Talking about cultural appropriation is new, but the practice of white people co-opting other cultures for personal gain is old as time — especially when it comes to music. Elvis Presley scored his first hit with a cover of Big Mama Thornton’s “Hound Dog.” Pat Boone built his career covering songs by black artists and making them attractive to white audiences. Rapper Vanilla Ice claimed that black fraternity, Alpha Phi Alpha, allowed him to use their step chant, “Ice, Ice Baby” in his first hit — the Alphas disagree. Canadian rapper, Daddy Snow, used a fake Jamaican accent for his 1993 hit, “Informer.”
When is it wrong?
What’s the difference between cultural appropriation and cultural sharing and how can we tell if it’s good or bad? In an article for the progressive news site, AlterNet, communications scholar Kovie Biakolo writes:
“Exchange between cultures cannot be viewed as simply occurring in a vacuum, devoid of politics, power, and group advantages and disadvantages.”

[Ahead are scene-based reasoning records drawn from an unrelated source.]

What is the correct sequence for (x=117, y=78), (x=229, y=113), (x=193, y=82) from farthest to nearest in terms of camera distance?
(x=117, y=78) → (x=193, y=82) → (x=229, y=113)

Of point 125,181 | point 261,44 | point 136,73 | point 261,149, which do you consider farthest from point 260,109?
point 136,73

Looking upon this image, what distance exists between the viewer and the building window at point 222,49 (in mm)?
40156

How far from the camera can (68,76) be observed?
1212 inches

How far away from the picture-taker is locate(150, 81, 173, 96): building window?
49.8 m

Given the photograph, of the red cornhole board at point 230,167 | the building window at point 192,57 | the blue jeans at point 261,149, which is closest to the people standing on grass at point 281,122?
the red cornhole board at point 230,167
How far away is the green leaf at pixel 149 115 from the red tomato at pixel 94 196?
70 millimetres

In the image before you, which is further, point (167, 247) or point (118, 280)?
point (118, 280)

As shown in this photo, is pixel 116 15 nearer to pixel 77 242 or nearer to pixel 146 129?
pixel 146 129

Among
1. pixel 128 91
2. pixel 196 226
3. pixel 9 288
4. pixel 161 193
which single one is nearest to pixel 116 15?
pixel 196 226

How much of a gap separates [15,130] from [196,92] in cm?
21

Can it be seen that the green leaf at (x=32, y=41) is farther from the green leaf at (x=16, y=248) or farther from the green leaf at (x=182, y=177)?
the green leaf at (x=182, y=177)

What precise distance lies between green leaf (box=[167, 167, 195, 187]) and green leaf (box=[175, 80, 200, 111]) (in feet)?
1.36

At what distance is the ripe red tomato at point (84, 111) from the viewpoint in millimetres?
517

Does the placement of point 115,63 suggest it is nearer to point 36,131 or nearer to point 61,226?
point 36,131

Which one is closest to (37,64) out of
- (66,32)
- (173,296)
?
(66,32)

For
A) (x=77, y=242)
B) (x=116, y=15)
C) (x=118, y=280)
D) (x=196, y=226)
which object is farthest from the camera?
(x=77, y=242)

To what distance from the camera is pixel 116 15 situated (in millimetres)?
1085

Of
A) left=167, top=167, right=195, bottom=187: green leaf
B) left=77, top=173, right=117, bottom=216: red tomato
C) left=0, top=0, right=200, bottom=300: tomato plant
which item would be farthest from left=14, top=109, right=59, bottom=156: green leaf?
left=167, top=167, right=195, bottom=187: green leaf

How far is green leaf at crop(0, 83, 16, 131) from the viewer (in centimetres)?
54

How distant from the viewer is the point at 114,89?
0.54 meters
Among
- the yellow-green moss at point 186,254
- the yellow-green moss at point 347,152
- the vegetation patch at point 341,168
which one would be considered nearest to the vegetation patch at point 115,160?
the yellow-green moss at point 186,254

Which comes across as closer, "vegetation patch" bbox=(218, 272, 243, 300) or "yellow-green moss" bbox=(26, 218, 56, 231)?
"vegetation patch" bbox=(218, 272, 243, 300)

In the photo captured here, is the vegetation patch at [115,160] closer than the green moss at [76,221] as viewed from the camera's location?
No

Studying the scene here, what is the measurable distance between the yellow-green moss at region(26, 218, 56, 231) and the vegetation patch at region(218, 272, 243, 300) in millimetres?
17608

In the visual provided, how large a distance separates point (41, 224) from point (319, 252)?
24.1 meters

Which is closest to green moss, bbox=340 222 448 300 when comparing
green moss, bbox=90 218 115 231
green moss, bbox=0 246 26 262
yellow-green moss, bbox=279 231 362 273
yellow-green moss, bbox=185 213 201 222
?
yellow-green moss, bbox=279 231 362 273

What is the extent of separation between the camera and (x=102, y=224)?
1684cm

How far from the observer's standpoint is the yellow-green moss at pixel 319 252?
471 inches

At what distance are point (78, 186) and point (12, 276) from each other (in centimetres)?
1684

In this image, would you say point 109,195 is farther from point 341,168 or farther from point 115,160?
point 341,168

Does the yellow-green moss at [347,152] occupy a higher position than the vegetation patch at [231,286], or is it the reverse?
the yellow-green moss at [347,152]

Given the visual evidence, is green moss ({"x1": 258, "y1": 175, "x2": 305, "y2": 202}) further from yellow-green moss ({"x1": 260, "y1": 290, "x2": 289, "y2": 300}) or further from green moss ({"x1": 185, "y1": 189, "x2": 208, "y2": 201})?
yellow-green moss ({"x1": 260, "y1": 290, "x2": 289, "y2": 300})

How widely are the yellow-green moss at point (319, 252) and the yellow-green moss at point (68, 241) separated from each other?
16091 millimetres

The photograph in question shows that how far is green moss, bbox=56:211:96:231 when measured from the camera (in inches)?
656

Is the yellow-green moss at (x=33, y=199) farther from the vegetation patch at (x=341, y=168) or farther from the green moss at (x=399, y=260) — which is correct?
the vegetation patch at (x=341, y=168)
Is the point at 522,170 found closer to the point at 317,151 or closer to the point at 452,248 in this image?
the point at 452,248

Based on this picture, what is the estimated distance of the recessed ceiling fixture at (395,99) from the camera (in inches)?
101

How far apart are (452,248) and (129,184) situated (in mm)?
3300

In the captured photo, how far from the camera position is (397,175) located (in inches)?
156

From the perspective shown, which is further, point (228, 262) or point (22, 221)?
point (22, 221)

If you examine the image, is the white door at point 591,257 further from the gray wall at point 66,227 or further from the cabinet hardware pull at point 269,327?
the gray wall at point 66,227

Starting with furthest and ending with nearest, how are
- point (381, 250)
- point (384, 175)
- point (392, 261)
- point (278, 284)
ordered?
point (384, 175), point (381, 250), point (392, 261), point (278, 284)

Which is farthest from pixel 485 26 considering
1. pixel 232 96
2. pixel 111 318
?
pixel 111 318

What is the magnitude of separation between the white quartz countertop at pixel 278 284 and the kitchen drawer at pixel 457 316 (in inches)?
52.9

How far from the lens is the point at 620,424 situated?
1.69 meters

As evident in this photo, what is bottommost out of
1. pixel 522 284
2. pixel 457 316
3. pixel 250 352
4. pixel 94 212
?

Biakolo says the term conveys the experience of “being from a culture that has been disabused of its power by other cultures who now seek to borrow from it, at no cost, and with no reverence for history.”
In short, cultural sharing becomes appropriation when a group in power takes something from a group it has historically dominated. In some cases, the thing that is appropriated is something the dominant group once looked down upon— like dreadlocks and cornrows. Or rapping, which white politicians and parents used as a scapegoat for 90s gun violence. Or black dance styles like “booty dancing” and twerking.
Which brings us back to “Bring It On.” After learning how the Toros treated the Clovers, Torrance’s white guilt kicks in, and she convinces her father to sponsor the East Compton team so they can afford to attend the national cheer championship. Isis rips up the check — East Compton will find their own way to attend nationals.
Duly chastised, the Toros buckle down and create their own routine, piecing together a wide range of influences and ultimately creating a style that’s truly their own.
“Bring it On” tackles other issues, like the denigration of cheerleading as a sport, discrimination against male cheerleaders and sexploitation of women. But coming from my high school, the message of cultural appropriation hits hardest. If you didn’t catch it the first time, go back and watch it again — there’s a reason why Vice Sports calls the film “unequivocally the Greatest Sports Movie of All Time.”